Struct spade::NaturalNeighbor
source · pub struct NaturalNeighbor<'a, T>{ /* private fields */ }Expand description
Implements methods for natural neighbor interpolation.
Natural neighbor interpolation is a spatial interpolation method. For a given set of 2D input points with an associated value (e.g. a height field of some terrain or temperature measurements at different locations in a country), natural neighbor interpolation allows to smoothly interpolate the associated value for every location within the convex hull of the input points.
Spade currently assists with 4 interpolation strategies:
- Nearest neighbor interpolation: Fastest. Exhibits too poor quality for many tasks. Not continuous along the edges of the voronoi diagram. Use DelaunayTriangulation::nearest_neighbor.
- Barycentric interpolation: Fast. Not smooth on the edges of the Delaunay triangulation. See Barycentric.
- Natural neighbor interpolation: Slower. Smooth everywhere except the input points. The input points have no derivative. See NaturalNeighbor::interpolate
- Natural neighbor interpolation with gradients: Slowest. Smooth everywhere, even at the input points. See NaturalNeighbor::interpolate_gradient.
Performance comparison
In general, the speed of interpolating random points in a triangulation will be determined by the speed of the lookup operation after a certain triangulation size is reached. Thus, if random sampling is required, using a crate::HierarchyHintGenerator may be beneficial.
If subsequent queries are close to each other, crate::LastUsedVertexHintGenerator should also work fine. In this case, interpolating a single value should result in the following (relative) run times:
| nearest neighbor | barycentric | natural neighbor (no gradients) | natural neighbor (gradients) |
|---|---|---|---|
| 23ns | 103ns | 307ns | 422ns |
Usage
This type is created by calling DelaunayTriangulation::natural_neighbor. It contains a few internal buffers that are used to prevent recurring allocations. For best performance it should be created only once per thread and then used in all interpolation activities (see example).

------------------------------

**Written task 1:**
Decide whether each statement below agrees with the NaturalNeighbor documentation. For each one, answer yes or no and quote the words of the documentation that settle it.
(a) Barycentric interpolation is smooth on the edges of the Delaunay triangulation.
(b) Natural neighbor interpolation with gradients is smooth even at the input points.
(c) For best performance, the type should be created only once per thread.
**Written task 2:** Retype the part of the NaturalNeighbor documentation starting at "- Barycentric interpolation: Fast." and ending at "may be beneficial.".

**Data provided:**

------------------------------

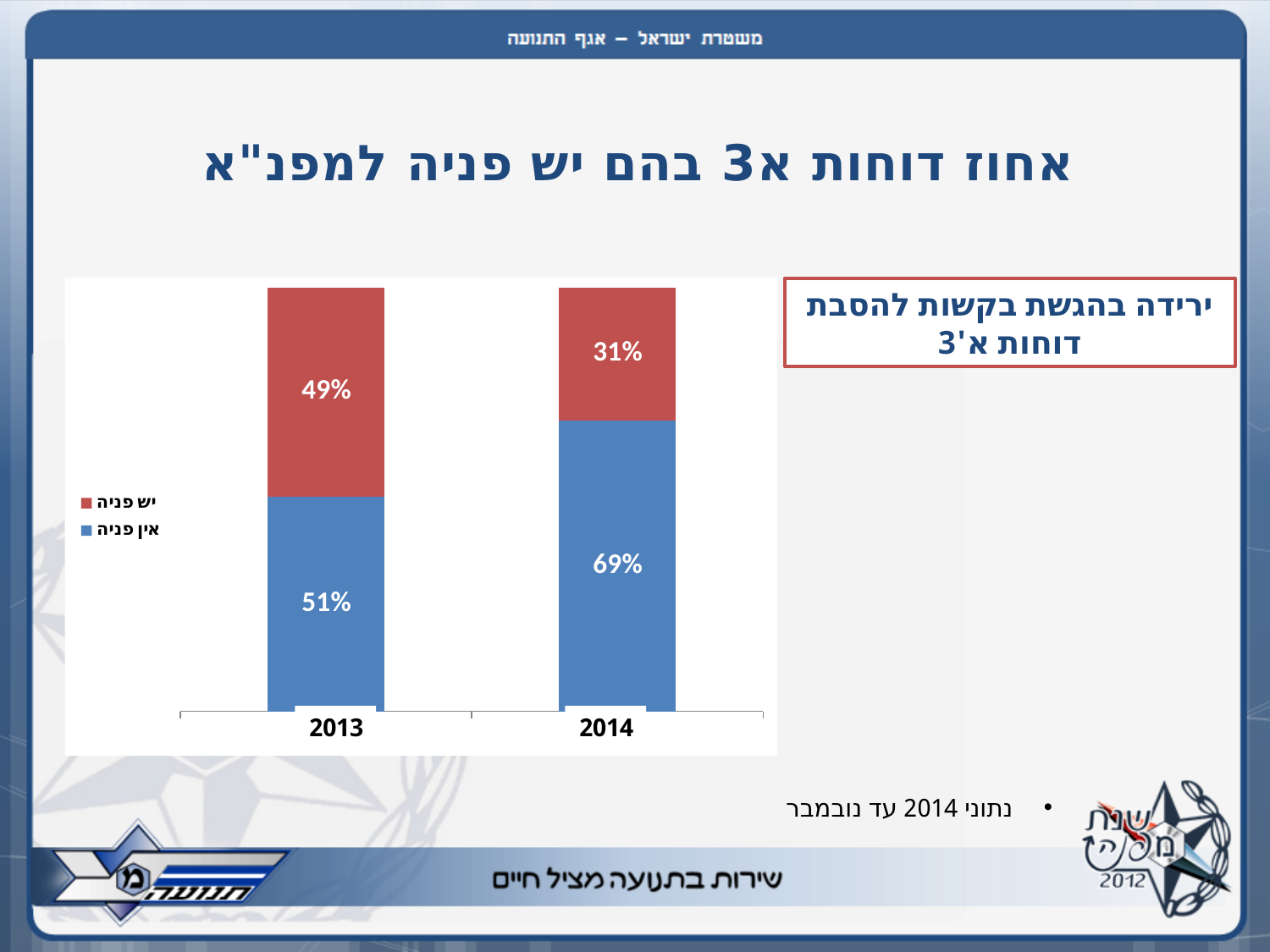
What kind of chart is shown on the slide? Stacked bar chart What percentage does the "אין פניה" series show for 2013? 51% What percentage does the "אין פניה" series show for 2014? 69% What percentage does the "יש פניה" series show for 2014? 31% In which year is the "יש פניה" share higher? 2013 What percentage does the "יש פניה" series show for 2013? 49% How many series does the legend list? 2 By how many percentage points did the "יש פניה" share fall from 2013 to 2014? 18 Which is larger: the "אין פניה" share in 2014 or the "אין פניה" share in 2013? 2014 In which year is the "אין פניה" share lower? 2013 How many years (categories) are shown on the x axis? 2 Which colour represents the "יש פניה" series? Red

------------------------------

**Exercise solution 1:**
(a) No: "Not smooth on the edges of the Delaunay triangulation."
(b) Yes: "Smooth everywhere, even at the input points."
(c) Yes: "For best performance it should be created only once per thread"

**Exercise solution 2:**
- Barycentric interpolation: Fast. Not smooth on the edges of the Delaunay triangulation. See Barycentric.
- Natural neighbor interpolation: Slower. Smooth everywhere except the input points. The input points have no derivative. See NaturalNeighbor::interpolate
- Natural neighbor interpolation with gradients: Slowest. Smooth everywhere, even at the input points. See NaturalNeighbor::interpolate_gradient.
Performance comparison
In general, the speed of interpolating random points in a triangulation will be determined by the speed of the lookup operation after a certain triangulation size is reached. Thus, if random sampling is required, using a crate::HierarchyHintGenerator may be beneficial.